If a line in the entries includes "with", show that line.

Saved data entries
● ● ● ● ●
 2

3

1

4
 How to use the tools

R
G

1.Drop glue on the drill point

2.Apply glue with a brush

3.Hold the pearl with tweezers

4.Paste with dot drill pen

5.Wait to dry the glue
● ● ● ● ●
[Task answer]
2.Apply glue with a brush
3.Hold the pearl with tweezers
4.Paste with dot drill pen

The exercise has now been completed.